▶ _TASK DIRECTIONS_:
Reproduce each of the following items word for word, keeping every coordinate unchanged.

▶ _EXCERPTED DATA_:
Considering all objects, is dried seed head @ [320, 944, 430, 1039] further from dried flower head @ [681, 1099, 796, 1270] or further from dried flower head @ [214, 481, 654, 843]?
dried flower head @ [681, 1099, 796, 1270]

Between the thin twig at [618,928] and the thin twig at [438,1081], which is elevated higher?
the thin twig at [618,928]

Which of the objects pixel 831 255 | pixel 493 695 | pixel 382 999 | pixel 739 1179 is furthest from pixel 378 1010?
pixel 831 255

▶ _REPLY_:
Considering all objects, is dried seed head @ [320, 944, 430, 1039] further from dried flower head @ [681, 1099, 796, 1270] or further from dried flower head @ [214, 481, 654, 843]?
dried flower head @ [681, 1099, 796, 1270]

Between the thin twig at [618,928] and the thin twig at [438,1081], which is elevated higher?
the thin twig at [618,928]

Which of the objects pixel 831 255 | pixel 493 695 | pixel 382 999 | pixel 739 1179 is furthest from pixel 378 1010?
pixel 831 255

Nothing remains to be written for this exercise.